Your agent remembers that the person you're meeting tomorrow was mentioned in a conversation three weeks ago, and surfaces the context before you ask. It connects a complaint from a customer in March to a feature request from their team in June. It knows you tried a particular approach before and it didn't work, so it suggests something different this time.

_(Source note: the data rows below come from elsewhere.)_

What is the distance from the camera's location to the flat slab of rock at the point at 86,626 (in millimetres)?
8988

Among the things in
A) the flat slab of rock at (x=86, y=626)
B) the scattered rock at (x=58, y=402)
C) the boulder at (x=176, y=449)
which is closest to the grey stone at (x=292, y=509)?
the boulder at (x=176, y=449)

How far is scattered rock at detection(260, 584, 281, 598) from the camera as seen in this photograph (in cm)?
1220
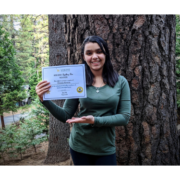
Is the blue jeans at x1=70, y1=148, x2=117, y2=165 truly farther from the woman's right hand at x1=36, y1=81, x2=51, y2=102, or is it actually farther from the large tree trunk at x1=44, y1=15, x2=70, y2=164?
the large tree trunk at x1=44, y1=15, x2=70, y2=164

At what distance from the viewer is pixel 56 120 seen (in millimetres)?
2814

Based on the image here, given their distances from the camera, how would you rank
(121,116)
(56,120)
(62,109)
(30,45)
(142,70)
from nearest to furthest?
(121,116), (62,109), (142,70), (56,120), (30,45)

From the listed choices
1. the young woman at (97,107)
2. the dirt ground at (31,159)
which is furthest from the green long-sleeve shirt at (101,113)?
the dirt ground at (31,159)

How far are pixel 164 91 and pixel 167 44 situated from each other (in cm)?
44

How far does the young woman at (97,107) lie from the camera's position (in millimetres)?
1026

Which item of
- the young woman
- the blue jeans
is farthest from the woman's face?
the blue jeans

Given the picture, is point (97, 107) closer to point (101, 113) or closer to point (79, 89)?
point (101, 113)

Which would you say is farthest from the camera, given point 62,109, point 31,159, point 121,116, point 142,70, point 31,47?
point 31,47

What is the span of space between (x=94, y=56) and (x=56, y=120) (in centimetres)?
203

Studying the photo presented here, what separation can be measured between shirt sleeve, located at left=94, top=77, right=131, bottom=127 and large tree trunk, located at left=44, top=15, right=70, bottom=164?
1871 millimetres

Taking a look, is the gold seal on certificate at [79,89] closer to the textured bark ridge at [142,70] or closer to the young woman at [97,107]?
the young woman at [97,107]

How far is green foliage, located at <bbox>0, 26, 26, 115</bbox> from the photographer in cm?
381

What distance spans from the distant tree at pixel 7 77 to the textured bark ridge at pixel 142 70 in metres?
3.00

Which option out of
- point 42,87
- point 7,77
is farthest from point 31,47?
point 42,87
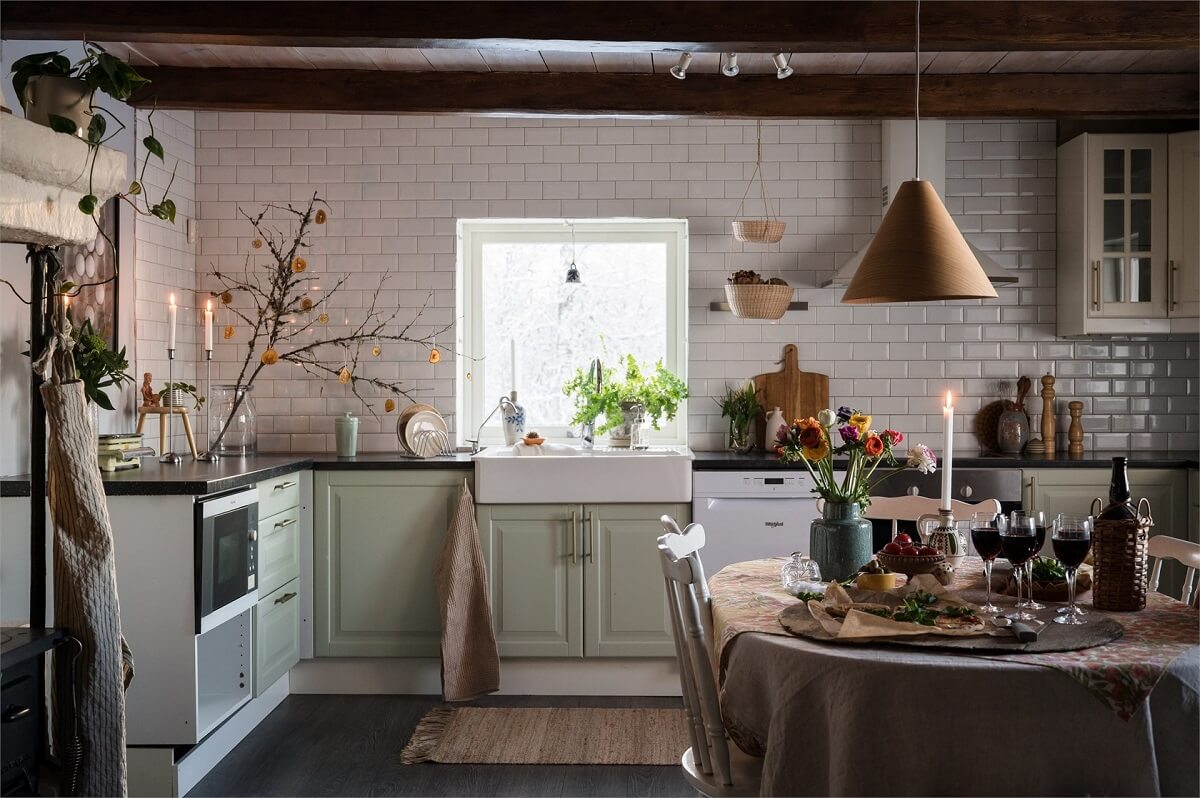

The knowledge graph grows, consolidates, and prunes itself over time. Data comes in from disparate sources, gets structured into entities and relationships, and the connections between them become queryable. Your agent builds perspective across conversations, not just within them.

## The lifecycle

Most memory tools store and retrieve. That's two steps. maasv owns six:

**Extract.** Entities, relationships, and facts are pulled from conversations by your LLM. People, places, projects, technologies, and how they connect to each other. Not keywords. Structure.

**Store.** Memories are embedded, categorized, and deduplicated on the way in. Each one carries metadata: confidence, importance, subject, and access history.

**Consolidate.** During idle time, maasv merges near-duplicates, clusters related memories, resolves vague references to specific entities, and pre-computes common graph paths. Your agent's understanding gets sharper while nobody's using it.

**Retrieve.** Three signals fused together: dense vector search (semantic similarity), BM25 keyword matching (exact terms via FTS5), and graph connectivity (1-hop entity expansion). Merged with Reciprocal Rank Fusion, optionally reranked by a cross-encoder. This is how your agent finds the thing it didn't know it was looking for.

**Decay.** Memories that stop being accessed lose confidence over time. Protected categories (identity, family, core preferences) are exempt. Everything else has to earn its place.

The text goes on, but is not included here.